> **Spatial relationship records**:
--- --- ---

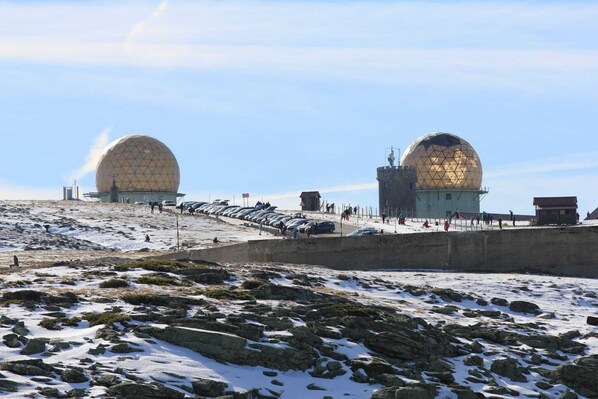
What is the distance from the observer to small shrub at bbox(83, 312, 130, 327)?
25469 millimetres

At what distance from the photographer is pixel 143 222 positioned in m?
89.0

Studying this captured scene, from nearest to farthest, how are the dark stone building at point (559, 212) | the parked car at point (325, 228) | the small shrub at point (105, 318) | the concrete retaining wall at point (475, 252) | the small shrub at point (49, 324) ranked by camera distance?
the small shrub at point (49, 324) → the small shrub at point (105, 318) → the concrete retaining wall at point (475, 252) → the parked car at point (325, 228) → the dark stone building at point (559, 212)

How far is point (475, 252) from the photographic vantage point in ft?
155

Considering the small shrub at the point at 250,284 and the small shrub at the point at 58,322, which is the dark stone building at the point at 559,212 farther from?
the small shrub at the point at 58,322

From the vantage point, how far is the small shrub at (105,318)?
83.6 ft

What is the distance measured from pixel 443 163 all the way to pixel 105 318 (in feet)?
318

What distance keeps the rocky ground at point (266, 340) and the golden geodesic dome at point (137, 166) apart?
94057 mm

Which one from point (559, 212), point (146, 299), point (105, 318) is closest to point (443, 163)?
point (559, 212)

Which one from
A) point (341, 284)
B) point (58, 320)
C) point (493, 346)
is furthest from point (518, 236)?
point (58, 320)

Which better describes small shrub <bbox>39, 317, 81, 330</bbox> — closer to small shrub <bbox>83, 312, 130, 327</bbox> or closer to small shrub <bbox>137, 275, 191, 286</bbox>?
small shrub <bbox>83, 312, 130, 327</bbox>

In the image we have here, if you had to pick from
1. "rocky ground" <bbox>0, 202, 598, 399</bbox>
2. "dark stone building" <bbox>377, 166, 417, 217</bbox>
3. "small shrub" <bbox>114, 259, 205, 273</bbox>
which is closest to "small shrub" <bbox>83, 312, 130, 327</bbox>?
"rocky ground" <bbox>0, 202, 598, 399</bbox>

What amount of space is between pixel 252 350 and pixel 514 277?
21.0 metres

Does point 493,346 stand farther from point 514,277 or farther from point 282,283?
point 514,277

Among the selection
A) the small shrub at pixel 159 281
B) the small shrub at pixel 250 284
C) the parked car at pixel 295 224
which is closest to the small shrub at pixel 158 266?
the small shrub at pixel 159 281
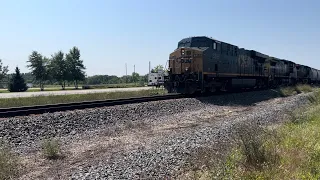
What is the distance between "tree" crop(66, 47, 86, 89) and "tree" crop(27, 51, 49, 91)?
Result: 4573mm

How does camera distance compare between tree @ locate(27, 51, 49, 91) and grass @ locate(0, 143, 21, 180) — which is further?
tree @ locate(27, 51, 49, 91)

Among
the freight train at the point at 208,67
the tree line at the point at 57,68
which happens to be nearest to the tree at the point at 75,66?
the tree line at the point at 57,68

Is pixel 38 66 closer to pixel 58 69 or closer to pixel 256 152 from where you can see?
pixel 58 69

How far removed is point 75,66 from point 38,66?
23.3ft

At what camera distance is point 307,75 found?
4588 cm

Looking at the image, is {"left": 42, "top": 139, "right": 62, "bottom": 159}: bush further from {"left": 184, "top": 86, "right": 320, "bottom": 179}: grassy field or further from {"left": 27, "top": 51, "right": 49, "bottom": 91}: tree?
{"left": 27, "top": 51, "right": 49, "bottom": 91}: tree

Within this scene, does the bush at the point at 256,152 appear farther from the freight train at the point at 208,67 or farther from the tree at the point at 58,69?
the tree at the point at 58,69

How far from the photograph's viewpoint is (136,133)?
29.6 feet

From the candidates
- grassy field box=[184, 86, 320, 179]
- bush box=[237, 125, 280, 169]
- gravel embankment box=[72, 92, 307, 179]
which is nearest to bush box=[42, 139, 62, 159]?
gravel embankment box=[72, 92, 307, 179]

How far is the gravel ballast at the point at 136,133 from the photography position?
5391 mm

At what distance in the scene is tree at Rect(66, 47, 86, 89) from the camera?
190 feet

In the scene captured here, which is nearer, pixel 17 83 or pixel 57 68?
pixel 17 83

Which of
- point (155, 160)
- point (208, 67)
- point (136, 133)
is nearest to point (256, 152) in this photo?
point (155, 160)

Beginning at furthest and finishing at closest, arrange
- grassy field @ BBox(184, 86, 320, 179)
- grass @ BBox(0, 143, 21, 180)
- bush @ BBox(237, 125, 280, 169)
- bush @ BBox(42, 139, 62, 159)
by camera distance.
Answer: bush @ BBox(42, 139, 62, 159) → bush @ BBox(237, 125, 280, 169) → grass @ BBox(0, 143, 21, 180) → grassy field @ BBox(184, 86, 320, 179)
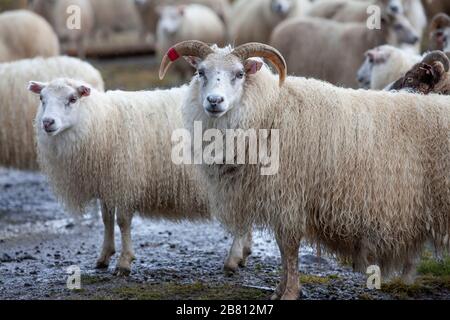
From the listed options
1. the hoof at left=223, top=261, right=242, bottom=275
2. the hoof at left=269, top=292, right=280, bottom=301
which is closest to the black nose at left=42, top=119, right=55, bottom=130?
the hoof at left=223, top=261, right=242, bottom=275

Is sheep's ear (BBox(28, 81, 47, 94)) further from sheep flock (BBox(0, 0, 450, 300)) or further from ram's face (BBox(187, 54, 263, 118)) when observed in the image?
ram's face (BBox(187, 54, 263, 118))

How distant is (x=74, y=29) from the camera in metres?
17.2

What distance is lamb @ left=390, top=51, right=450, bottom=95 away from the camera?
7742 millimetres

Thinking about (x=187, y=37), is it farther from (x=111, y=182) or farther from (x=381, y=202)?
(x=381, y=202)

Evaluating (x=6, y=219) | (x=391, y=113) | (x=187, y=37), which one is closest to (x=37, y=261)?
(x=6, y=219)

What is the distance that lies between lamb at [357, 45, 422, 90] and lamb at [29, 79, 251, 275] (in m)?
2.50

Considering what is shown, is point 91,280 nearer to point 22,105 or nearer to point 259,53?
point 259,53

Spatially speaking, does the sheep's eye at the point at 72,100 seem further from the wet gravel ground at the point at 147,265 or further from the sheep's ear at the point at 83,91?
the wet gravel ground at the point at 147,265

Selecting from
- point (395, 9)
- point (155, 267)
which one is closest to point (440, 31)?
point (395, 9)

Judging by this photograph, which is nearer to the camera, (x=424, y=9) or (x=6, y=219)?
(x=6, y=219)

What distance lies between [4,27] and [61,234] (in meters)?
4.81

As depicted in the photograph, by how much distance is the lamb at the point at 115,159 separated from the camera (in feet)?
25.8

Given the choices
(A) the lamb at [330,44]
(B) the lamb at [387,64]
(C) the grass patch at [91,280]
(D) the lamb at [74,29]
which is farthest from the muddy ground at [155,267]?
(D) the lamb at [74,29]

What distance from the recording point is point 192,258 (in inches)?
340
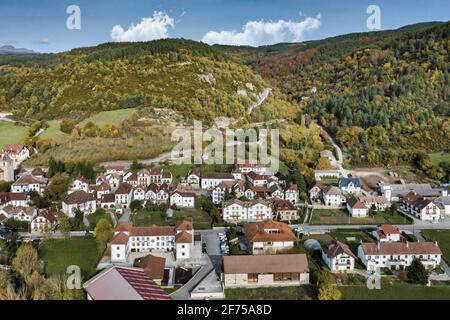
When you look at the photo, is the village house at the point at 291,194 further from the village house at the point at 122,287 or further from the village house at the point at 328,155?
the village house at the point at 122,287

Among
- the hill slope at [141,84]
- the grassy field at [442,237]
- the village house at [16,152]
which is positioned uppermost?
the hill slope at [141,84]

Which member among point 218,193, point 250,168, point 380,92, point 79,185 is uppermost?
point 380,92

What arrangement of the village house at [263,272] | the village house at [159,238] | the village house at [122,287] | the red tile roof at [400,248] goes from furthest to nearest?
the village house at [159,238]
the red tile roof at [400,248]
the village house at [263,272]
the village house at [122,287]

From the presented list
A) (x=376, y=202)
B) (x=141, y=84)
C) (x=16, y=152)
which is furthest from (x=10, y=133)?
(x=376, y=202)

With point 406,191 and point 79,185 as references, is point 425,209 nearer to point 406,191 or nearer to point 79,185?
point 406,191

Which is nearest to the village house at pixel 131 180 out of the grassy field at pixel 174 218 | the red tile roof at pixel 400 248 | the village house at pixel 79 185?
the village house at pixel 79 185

--- --- ---

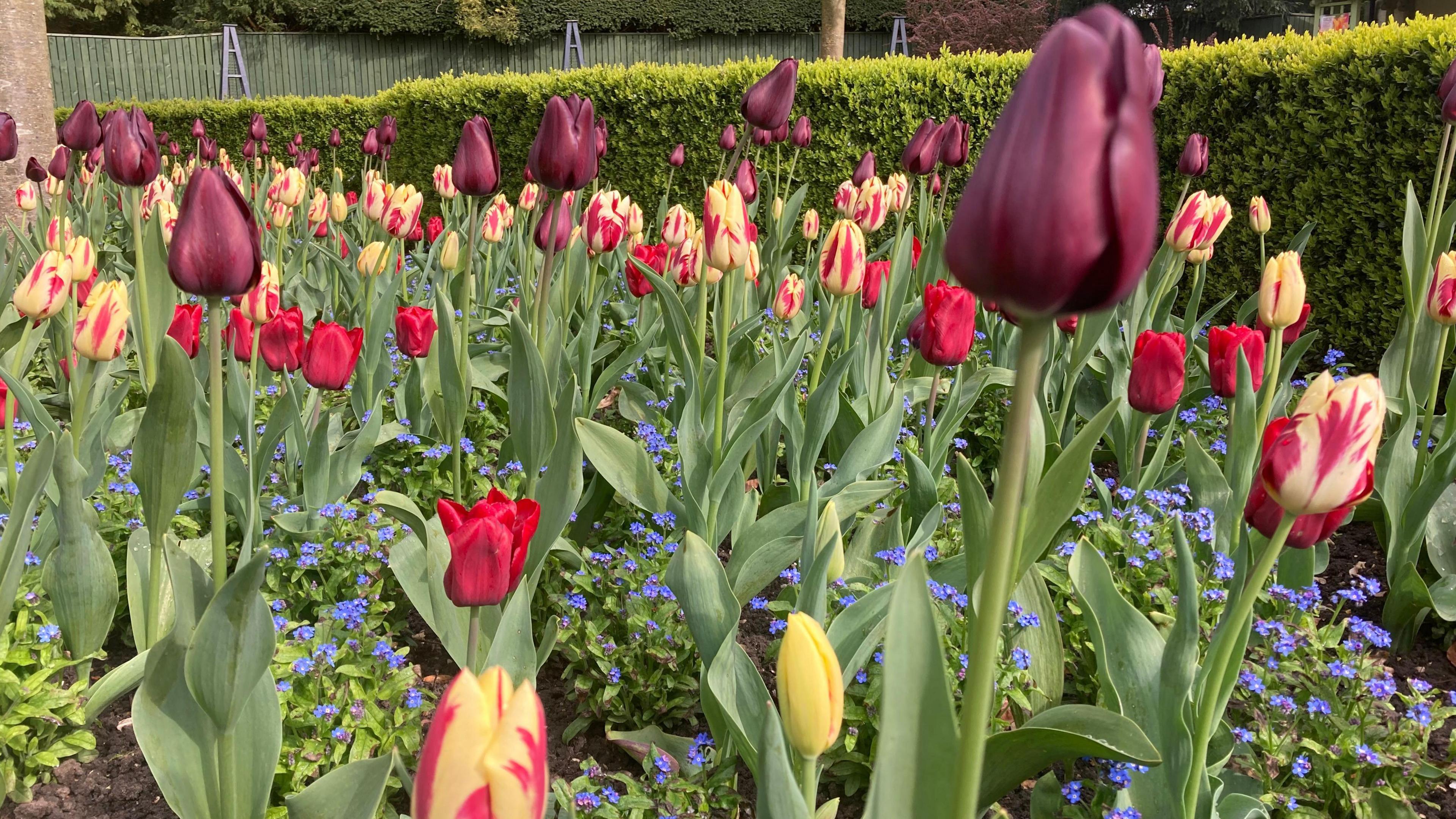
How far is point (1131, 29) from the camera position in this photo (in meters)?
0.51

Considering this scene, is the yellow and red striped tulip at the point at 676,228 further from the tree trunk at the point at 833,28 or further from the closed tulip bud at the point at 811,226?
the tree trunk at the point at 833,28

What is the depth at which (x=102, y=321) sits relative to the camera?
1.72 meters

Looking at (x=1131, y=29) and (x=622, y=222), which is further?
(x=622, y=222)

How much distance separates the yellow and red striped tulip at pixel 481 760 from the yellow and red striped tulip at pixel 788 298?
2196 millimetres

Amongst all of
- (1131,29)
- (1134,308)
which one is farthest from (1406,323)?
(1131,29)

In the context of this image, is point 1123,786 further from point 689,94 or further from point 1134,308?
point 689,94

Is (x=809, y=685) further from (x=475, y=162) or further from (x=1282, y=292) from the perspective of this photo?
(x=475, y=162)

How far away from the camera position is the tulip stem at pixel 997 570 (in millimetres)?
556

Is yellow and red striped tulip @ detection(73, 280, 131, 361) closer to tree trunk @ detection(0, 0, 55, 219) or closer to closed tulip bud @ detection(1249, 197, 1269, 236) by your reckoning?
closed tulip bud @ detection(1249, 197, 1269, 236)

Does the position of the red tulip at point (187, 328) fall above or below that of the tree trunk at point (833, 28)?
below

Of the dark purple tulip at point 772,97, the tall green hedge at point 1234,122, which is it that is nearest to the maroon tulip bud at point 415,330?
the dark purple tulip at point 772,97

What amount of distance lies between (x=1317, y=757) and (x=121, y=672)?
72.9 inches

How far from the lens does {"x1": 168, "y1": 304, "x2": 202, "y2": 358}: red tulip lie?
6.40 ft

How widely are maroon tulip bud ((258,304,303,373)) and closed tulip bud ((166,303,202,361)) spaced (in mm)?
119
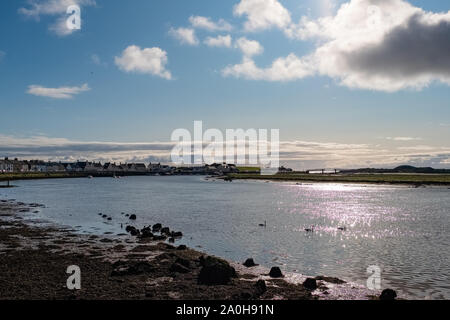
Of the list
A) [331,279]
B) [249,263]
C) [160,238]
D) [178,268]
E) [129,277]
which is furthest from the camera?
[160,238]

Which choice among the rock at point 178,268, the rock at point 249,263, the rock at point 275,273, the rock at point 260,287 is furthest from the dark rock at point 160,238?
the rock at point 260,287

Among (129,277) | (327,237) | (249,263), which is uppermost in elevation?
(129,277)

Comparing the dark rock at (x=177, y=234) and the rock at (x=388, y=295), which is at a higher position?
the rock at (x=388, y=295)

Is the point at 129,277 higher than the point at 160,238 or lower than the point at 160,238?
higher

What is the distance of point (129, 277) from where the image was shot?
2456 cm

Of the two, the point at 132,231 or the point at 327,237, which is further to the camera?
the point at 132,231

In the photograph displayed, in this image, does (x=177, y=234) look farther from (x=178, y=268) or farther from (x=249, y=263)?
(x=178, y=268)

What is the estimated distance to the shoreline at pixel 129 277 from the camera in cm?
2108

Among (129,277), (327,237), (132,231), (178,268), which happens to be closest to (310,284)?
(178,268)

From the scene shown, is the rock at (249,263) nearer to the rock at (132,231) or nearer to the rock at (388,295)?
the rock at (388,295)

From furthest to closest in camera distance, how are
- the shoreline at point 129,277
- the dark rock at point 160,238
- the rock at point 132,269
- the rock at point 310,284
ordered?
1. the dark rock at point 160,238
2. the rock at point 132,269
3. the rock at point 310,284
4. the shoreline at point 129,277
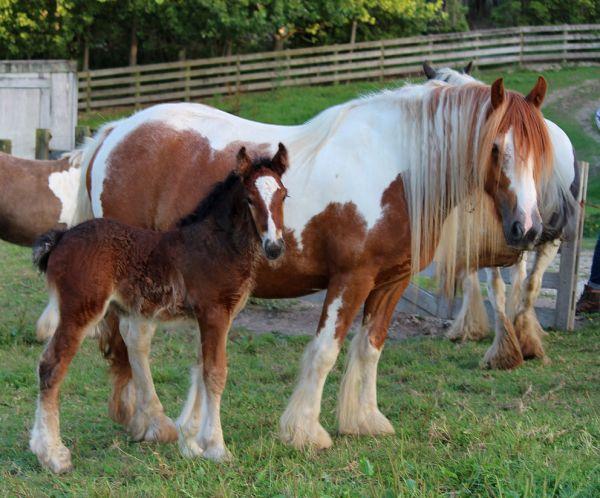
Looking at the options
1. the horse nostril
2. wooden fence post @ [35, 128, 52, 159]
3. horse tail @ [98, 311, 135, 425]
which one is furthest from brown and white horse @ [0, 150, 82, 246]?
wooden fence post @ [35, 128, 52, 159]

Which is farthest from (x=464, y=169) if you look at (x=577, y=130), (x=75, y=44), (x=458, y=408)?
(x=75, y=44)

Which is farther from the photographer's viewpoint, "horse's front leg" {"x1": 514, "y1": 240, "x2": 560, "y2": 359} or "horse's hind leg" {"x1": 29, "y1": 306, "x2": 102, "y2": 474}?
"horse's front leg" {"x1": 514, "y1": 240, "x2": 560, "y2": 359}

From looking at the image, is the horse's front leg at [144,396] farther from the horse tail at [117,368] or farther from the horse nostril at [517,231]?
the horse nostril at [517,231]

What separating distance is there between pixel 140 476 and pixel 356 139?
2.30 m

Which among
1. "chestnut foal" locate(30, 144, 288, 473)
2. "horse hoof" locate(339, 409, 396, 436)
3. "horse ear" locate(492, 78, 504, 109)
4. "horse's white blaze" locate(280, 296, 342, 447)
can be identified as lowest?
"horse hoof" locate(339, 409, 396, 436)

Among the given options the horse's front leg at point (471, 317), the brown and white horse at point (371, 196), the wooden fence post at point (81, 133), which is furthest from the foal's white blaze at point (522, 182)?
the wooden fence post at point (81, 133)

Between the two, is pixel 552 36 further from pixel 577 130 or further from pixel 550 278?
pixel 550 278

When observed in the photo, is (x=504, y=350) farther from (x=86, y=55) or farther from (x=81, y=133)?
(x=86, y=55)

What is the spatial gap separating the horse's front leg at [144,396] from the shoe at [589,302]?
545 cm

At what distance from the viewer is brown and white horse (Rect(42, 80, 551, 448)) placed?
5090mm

--- --- ---

> **Do this**:
Locate each line above that includes the word "white" and copy those lines out in full. Case counts, so only matches with identical capitalization qualify.

> **Result of the task**:
which one is furthest from brown and white horse @ [0, 150, 82, 246]?
4. "horse's white blaze" locate(280, 296, 342, 447)
Among the given options the horse's front leg at point (471, 317), the brown and white horse at point (371, 196), the wooden fence post at point (81, 133), which is furthest from the foal's white blaze at point (522, 182)?
At what distance from the viewer is brown and white horse (Rect(42, 80, 551, 448)) placed?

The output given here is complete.